Züleyha Abdullayeva
Bakü doğumlu olan Züleyha Abdullayeva, 6 yaşından itibaren müzik eğitimine başladı. En son Üzeyir Hacıbeyov konservatuvarı ve Bilimler Akademiyası’nın yüksek lisansıyla, Güzel Sanatlar doktora ünvanını aldı. Bunun yanında Bio-enerji ve Nilgün Thomson’dan Reiki uzmanlığını elde etti, ayrıca School of İntegrated Holistic Healing’in “Özde Şifa”, St. Petersburg’da, Professional Association İnternational Medicine Alternativa’dan Master of Level, Rushel Blavo’dan müzik terapi dersleri aldı. Müzik terapisi konusunda kapsamlı araştırmalar yapmaktadır. Zihinsel engelli, otistik çocuklara, omur iliğinde bozukluk olan insanlara terapi amaçlı düzenlediği konserlerden, müziğin insan vücudu ve zihninde yarattığı süreçleri gözlemleyerek, bu alanda bilgi ve deneyimini arttırmaya çalışıyor.
Figen Genç
Ankara doğumlu olan Figen Genç, Gazi Üniversitesi İletişim Fakültesi Radyo TV Sinema Bölümü mezunudur. Sanatçının ilk müzik eğitimi ve müzikal çalışmaları 1988 yılında,TRT Ankara Radyosu Çok Sesli Gençlik Korosunda başlamıştır. Şef doçent Mustafa Apaydın ve Feruzan Esmergül eşliğinde 6 yıl soprano olarak kadroda yer almıştır. Ayrıca Polifonik Korolar Derneği ve Filarmoni Korosunda da çalışmaları olmuştur.

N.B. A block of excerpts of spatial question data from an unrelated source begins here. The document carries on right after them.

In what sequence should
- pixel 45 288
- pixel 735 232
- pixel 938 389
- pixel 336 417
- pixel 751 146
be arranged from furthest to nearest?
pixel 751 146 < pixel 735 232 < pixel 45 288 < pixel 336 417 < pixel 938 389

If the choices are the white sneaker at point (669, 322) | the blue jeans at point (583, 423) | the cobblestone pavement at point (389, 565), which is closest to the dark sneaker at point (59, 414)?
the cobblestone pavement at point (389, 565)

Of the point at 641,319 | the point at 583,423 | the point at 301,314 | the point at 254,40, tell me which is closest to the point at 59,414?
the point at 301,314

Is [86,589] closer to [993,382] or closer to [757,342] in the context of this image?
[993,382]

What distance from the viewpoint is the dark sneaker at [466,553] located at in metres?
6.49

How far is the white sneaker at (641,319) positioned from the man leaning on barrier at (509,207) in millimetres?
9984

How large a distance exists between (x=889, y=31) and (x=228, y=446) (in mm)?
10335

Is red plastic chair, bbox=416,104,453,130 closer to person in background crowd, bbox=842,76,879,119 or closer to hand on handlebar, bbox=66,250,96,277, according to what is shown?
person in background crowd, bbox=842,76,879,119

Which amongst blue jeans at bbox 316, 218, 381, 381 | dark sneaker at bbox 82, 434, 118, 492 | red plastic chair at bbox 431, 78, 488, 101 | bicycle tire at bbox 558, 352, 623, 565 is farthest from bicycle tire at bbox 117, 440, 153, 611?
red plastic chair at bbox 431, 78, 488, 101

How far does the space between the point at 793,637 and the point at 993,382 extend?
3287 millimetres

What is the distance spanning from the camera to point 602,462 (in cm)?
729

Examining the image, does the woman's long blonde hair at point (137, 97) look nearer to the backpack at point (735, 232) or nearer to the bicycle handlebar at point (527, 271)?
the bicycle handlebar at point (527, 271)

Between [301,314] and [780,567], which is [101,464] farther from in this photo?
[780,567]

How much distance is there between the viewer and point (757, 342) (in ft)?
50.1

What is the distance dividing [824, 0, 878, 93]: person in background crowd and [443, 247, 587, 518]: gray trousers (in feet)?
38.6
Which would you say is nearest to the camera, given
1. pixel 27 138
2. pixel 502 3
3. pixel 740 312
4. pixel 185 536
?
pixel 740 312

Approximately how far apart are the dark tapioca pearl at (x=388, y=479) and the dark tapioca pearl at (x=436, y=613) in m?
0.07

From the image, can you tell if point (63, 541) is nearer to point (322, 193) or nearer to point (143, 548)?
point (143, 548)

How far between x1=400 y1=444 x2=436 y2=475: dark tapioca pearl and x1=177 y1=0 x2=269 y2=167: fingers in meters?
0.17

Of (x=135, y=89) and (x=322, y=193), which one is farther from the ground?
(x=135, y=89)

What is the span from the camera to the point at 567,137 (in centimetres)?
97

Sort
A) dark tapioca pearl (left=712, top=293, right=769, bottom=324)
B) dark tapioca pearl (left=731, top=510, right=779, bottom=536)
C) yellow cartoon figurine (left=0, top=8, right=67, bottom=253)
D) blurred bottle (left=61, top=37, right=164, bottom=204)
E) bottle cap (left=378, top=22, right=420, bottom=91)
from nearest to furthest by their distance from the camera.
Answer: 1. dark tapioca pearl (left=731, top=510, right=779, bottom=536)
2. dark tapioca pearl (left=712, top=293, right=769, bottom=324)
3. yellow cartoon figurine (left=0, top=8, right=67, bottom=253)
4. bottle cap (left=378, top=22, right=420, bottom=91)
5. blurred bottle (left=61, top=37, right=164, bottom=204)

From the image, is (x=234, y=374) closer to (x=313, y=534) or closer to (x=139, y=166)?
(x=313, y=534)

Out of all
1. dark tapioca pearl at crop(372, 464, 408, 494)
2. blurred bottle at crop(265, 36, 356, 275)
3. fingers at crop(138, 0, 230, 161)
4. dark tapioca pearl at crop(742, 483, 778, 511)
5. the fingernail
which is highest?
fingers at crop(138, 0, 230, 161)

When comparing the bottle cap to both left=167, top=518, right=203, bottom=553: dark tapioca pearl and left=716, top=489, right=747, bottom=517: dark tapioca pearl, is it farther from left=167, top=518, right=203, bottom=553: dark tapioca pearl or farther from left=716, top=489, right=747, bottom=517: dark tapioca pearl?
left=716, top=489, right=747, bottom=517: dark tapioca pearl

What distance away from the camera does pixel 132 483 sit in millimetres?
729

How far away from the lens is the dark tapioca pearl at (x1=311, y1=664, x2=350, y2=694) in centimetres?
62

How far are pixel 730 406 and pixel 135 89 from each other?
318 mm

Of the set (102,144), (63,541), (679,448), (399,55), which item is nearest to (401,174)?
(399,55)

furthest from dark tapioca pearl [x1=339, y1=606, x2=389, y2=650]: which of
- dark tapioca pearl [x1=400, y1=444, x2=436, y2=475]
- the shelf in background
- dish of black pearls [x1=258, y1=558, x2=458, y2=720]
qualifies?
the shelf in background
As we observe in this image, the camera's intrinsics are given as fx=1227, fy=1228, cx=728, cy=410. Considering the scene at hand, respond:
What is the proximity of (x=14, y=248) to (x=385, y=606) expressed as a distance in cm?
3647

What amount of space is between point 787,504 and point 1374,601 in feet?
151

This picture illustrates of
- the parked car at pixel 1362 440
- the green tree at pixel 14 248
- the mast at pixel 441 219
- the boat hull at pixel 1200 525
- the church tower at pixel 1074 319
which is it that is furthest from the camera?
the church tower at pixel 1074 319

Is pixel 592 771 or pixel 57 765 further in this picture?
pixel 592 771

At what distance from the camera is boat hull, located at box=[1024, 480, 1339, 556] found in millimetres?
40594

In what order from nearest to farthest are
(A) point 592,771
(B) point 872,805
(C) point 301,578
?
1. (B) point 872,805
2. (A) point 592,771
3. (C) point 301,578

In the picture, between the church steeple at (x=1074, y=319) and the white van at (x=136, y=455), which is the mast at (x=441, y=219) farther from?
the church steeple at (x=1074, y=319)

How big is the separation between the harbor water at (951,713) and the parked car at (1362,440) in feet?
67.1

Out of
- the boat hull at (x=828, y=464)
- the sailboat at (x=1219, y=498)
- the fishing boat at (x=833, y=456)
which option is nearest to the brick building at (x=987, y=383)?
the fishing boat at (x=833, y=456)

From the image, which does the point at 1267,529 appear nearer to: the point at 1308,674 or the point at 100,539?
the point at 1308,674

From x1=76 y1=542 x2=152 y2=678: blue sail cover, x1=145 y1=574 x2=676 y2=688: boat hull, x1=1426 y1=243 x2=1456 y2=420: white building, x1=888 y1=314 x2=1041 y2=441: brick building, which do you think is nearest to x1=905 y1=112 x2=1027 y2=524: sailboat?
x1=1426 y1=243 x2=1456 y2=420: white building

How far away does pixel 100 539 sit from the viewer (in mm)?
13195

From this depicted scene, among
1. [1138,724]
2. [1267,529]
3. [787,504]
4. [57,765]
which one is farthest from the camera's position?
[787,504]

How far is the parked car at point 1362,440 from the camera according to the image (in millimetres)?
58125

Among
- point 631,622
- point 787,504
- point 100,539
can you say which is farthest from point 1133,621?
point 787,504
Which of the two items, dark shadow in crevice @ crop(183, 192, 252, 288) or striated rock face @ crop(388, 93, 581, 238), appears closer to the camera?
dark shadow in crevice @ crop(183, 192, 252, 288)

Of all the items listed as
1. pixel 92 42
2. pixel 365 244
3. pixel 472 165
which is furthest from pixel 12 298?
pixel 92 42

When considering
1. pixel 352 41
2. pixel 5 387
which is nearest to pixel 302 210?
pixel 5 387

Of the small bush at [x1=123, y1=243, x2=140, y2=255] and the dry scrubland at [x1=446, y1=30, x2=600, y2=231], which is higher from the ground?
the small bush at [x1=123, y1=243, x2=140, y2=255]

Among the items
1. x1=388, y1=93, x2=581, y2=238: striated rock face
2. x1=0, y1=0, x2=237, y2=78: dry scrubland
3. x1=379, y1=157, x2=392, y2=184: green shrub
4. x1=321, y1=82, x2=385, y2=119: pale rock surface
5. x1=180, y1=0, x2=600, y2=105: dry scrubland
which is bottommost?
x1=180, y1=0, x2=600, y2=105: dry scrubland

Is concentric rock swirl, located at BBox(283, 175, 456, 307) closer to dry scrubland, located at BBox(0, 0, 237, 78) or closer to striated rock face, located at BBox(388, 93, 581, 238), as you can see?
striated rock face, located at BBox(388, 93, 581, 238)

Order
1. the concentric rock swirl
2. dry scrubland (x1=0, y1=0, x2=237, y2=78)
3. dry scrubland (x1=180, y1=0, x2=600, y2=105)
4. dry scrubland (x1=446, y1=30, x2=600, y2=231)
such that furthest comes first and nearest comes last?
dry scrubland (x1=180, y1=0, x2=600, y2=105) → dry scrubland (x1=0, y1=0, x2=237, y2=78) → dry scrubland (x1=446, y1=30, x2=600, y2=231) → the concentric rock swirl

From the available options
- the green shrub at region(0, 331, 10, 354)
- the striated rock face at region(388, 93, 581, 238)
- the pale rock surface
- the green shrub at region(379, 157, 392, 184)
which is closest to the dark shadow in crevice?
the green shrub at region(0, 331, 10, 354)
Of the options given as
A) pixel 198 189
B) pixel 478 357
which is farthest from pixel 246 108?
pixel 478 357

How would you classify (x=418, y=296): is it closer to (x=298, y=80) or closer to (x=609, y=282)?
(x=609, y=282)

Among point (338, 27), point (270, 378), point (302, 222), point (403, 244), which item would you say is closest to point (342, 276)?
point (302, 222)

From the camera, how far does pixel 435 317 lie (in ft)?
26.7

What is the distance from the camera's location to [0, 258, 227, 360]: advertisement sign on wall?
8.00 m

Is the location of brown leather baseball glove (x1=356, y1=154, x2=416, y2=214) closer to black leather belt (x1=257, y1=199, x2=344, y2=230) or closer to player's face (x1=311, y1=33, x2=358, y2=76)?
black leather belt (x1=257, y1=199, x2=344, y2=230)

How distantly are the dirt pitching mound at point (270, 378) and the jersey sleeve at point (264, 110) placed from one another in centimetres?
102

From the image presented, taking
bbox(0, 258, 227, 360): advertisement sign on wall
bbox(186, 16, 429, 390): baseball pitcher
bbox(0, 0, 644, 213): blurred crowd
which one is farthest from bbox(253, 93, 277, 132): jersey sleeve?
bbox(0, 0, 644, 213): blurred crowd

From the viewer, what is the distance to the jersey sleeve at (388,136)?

1995 yılında Unicef`in daveti ile İsviçre Zürih`te bir halk müziği konseri verdi. 1996`da sanatçı, türkülerden oluşan "Kırmızı Gül" adlı albümünü çıkardı. Turneler, Antalya, Adana, Ankara, İstanbul, Bursa Ordu`yu da kapsayacak şekilde devam etti.
1999 Haziran’ında 2. albümü "Nazende Sevgilim" müzik severlere sunuldu. Prof. Jirayr Aslan ve Timur Selçuk`tan müzik dersleri aldı. Figen Genç Avusturya’da (Wels),
Almanya’da (Stuttgart, Hamburg, Frankfurt) ve İsviçre’de (Zürich, Basel) konserlere katıldı.
Yurt içinde, aralarında 1. Uluslararası Köyceğiz Film Festivali, 3. Açıkhava Film Festivali (Ankara), Kısa metrajlı Film Şenliği (Ankara), Isparta Gül Festivali, Şişli Halk Müziği Festivali`nin de bulunduğu birçok festivalde yer almıştır.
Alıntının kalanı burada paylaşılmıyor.